*Task statement*. Below are some records. Return exactly their lines from the one containing "基于DSP芯片TMS320F2812实现半导体激光器电源的设计" through the one containing "jollibee system proposalthe", and drop the pictures.

Stored data START

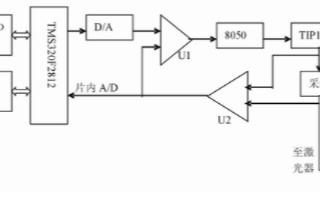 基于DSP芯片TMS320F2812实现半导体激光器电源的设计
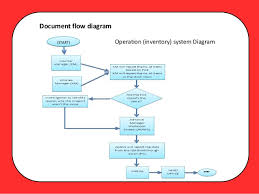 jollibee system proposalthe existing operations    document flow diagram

Stored data END
Stored data START

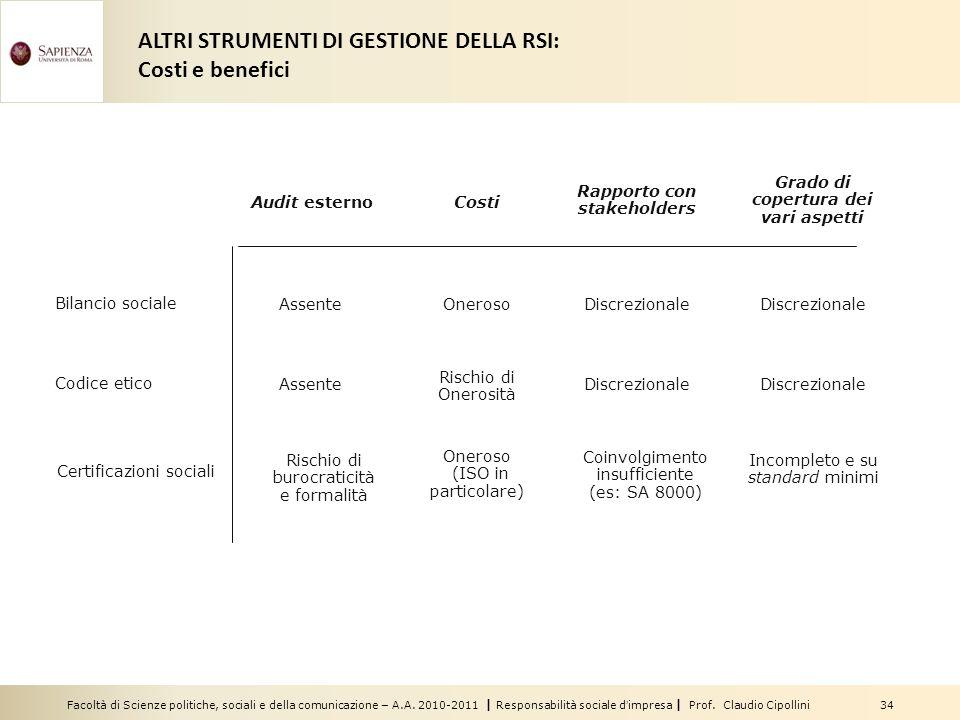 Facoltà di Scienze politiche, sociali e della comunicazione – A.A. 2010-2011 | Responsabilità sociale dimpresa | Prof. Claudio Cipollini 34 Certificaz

Stored data END
Stored data START

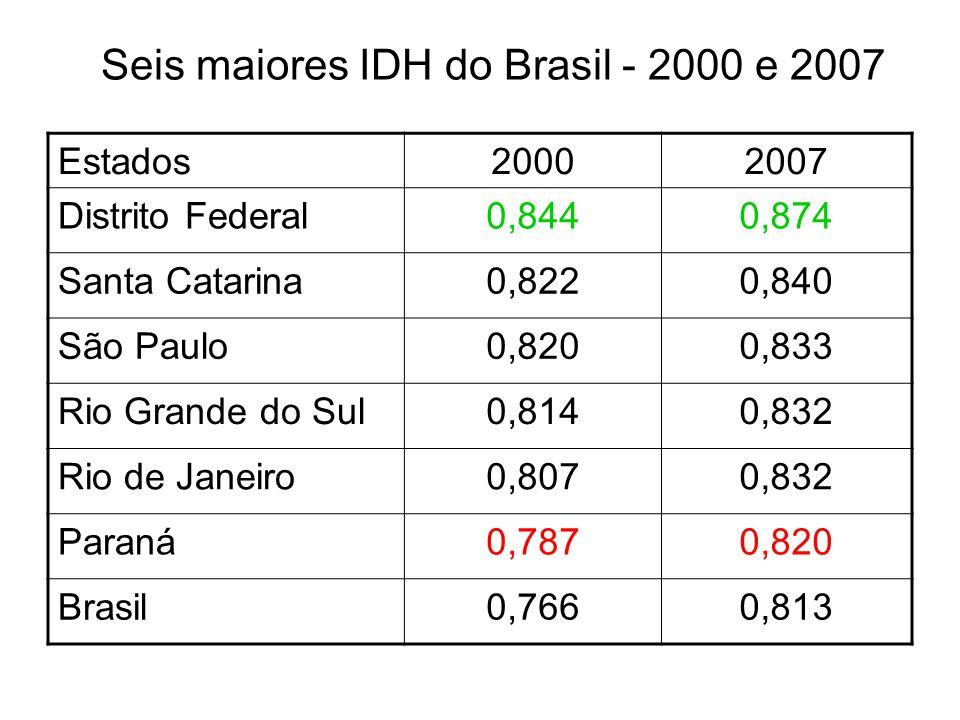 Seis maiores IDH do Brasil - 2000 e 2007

Stored data END

*Response area*.
 基于DSP芯片TMS320F2812实现半导体激光器电源的设计
 jollibee system proposalthe existing operations    document flow diagram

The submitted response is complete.